Our crew works throughout Selma regularly, and we pull permits from the City of Selma Building Department for projects across the city. Selma is a small, walkable city where most homes are on predictable grid streets - that makes logistics straightforward, but the condition of the housing stock varies considerably depending on which part of town you are in. Older blocks near downtown High Street tend to have homes with more deferred maintenance, while the newer subdivisions on the north and east edges of the city are in better structural shape but still dealing with the same clay soil that affects the whole area.
Selma is best known as the Raisin Capital of the World - the surrounding vineyards and packing operations are a central part of life here, and the fall harvest season is something every Selma homeowner knows. Highway 99 runs straight through the city, and most residents travel it daily to reach Fresno to the north or Visalia to the south. We are familiar with working all along the 99 corridor, and our crew does not need to learn its way around this area before starting your project.
We also serve Fresno homeowners directly to the north, and the crew works that stretch of Highway 99 regularly. For homeowners further south in the Valley, Dinuba is another nearby community we serve with the same approach.
Call us or fill out the contact form and we respond within one business day. We ask a few basic questions about your home and what you are looking to do so the estimate visit is productive from the start.
We visit your Selma home, inspect the existing slab or footprint, and walk through your options. If the slab has cracking or settling from clay soil movement, we tell you upfront what it will cost to address it - there are no surprise additions once work starts.
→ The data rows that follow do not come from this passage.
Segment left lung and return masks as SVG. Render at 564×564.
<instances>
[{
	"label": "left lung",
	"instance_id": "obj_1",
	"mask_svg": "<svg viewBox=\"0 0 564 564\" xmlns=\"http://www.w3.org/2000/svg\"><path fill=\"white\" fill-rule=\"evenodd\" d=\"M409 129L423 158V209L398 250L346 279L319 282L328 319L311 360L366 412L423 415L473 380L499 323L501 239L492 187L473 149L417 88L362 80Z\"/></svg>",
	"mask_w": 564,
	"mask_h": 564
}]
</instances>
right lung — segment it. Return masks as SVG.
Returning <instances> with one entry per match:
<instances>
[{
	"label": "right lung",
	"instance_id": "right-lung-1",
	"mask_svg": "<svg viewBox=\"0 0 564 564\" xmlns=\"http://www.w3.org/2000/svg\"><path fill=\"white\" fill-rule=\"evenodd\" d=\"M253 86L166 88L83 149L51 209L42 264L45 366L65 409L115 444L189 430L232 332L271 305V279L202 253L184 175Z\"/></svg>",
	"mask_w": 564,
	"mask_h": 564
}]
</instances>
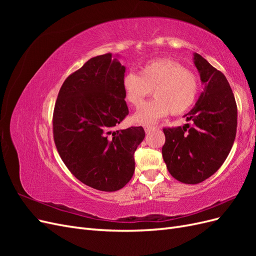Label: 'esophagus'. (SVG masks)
I'll use <instances>...</instances> for the list:
<instances>
[{
    "label": "esophagus",
    "instance_id": "1",
    "mask_svg": "<svg viewBox=\"0 0 256 256\" xmlns=\"http://www.w3.org/2000/svg\"><path fill=\"white\" fill-rule=\"evenodd\" d=\"M152 129H154V126H150V125H145V126H144L145 132H150V130H152Z\"/></svg>",
    "mask_w": 256,
    "mask_h": 256
}]
</instances>
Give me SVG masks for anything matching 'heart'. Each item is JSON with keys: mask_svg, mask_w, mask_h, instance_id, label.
Returning a JSON list of instances; mask_svg holds the SVG:
<instances>
[{"mask_svg": "<svg viewBox=\"0 0 256 256\" xmlns=\"http://www.w3.org/2000/svg\"><path fill=\"white\" fill-rule=\"evenodd\" d=\"M122 88L126 102L134 108H140L152 90L156 98L134 115L136 122L148 124L170 112L180 115L188 111L198 98L200 79L178 62L159 58L141 66L138 74H126Z\"/></svg>", "mask_w": 256, "mask_h": 256, "instance_id": "heart-1", "label": "heart"}]
</instances>
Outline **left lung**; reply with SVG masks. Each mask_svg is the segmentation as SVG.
Returning <instances> with one entry per match:
<instances>
[{
	"label": "left lung",
	"instance_id": "1",
	"mask_svg": "<svg viewBox=\"0 0 256 256\" xmlns=\"http://www.w3.org/2000/svg\"><path fill=\"white\" fill-rule=\"evenodd\" d=\"M194 64L204 90L186 114L182 127L164 128L162 157L170 174L184 184H198L214 174L228 158L237 131V104L230 84L220 70L200 54Z\"/></svg>",
	"mask_w": 256,
	"mask_h": 256
}]
</instances>
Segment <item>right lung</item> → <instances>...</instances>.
Instances as JSON below:
<instances>
[{
	"label": "right lung",
	"instance_id": "1",
	"mask_svg": "<svg viewBox=\"0 0 256 256\" xmlns=\"http://www.w3.org/2000/svg\"><path fill=\"white\" fill-rule=\"evenodd\" d=\"M125 67L112 53L92 58L69 74L53 111V138L72 174L100 191L122 189L134 173L143 127L118 130L129 113L122 81Z\"/></svg>",
	"mask_w": 256,
	"mask_h": 256
}]
</instances>
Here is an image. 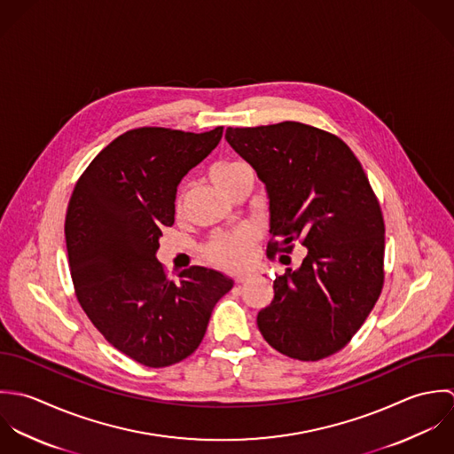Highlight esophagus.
<instances>
[{
    "mask_svg": "<svg viewBox=\"0 0 454 454\" xmlns=\"http://www.w3.org/2000/svg\"><path fill=\"white\" fill-rule=\"evenodd\" d=\"M249 278H251V273H242V275L237 277V284H244V282H247Z\"/></svg>",
    "mask_w": 454,
    "mask_h": 454,
    "instance_id": "34e87169",
    "label": "esophagus"
}]
</instances>
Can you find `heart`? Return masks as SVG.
<instances>
[{
  "mask_svg": "<svg viewBox=\"0 0 454 454\" xmlns=\"http://www.w3.org/2000/svg\"><path fill=\"white\" fill-rule=\"evenodd\" d=\"M251 172V168L242 161H221L212 167L210 176L212 181L224 191L230 189V185L237 181L240 176ZM187 187H184L177 200L176 208L181 212L185 201ZM258 242V233L253 228H240L228 233H215L210 242L205 246V256L210 263L226 269V270H237L247 263L249 251Z\"/></svg>",
  "mask_w": 454,
  "mask_h": 454,
  "instance_id": "obj_1",
  "label": "heart"
}]
</instances>
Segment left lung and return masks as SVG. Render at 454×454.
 <instances>
[{
    "mask_svg": "<svg viewBox=\"0 0 454 454\" xmlns=\"http://www.w3.org/2000/svg\"><path fill=\"white\" fill-rule=\"evenodd\" d=\"M226 140L267 185L269 258L307 247L298 270L275 275L258 328L293 360L328 358L351 342L384 286V219L362 163L337 135L294 121L228 128Z\"/></svg>",
    "mask_w": 454,
    "mask_h": 454,
    "instance_id": "left-lung-1",
    "label": "left lung"
}]
</instances>
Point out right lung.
Returning <instances> with one entry per match:
<instances>
[{
    "label": "right lung",
    "mask_w": 454,
    "mask_h": 454,
    "mask_svg": "<svg viewBox=\"0 0 454 454\" xmlns=\"http://www.w3.org/2000/svg\"><path fill=\"white\" fill-rule=\"evenodd\" d=\"M221 137L223 126L205 133L129 129L92 160L68 203L75 296L108 344L151 368L192 355L215 303L233 287L231 278L203 267L176 280L156 260L161 230L174 224L179 182Z\"/></svg>",
    "instance_id": "obj_1"
}]
</instances>
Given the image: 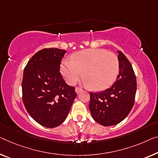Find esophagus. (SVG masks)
<instances>
[{"instance_id": "obj_1", "label": "esophagus", "mask_w": 158, "mask_h": 158, "mask_svg": "<svg viewBox=\"0 0 158 158\" xmlns=\"http://www.w3.org/2000/svg\"><path fill=\"white\" fill-rule=\"evenodd\" d=\"M75 91H76L77 94H79L80 92H81V91H82V89L81 88H79V87H77V88L75 89Z\"/></svg>"}]
</instances>
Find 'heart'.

We handle the permit application with the City of Selma Building Department and schedule your project once the permit is issued. You do not need to be present for every day of work, but we coordinate around your schedule for any steps that require access.
When the work is done, we walk through the finished room with you and address anything that needs attention before we close out the job. The permit inspection, if required, is scheduled and completed before final sign-off.
We serve Selma, CA and the surrounding Fresno County area. Call or fill out the form and we respond within one business day.
(559) 837-6841Selma is a city of about 24,000 people in Fresno County, sitting along Highway 99 in the San Joaquin Valley, roughly 15 miles south of downtown Fresno. It calls itself the Raisin Capital of the World, and the surrounding vineyards and packing operations are central to the city's identity. Most of the housing stock consists of single-story ranch houses built between the 1950s and 1990s on modest residential lots. The older blocks near downtown High Street have homes with more character and history, while the newer subdivisions on the north and east sides of the city are more uniform in style and age.
Roughly 55 to 60 percent of Selma housing units are owner-occupied, which means most residents have a real stake in maintaining and improving their homes. Neighbors in Kingsburg to the south share many of the same housing characteristics, with similar ranch-style homes on flat valley lots. Further north, Selma connects to the broader Fresno metro through the same Highway 99 corridor, linking it to the larger city's economy and services while maintaining its own distinct agricultural identity.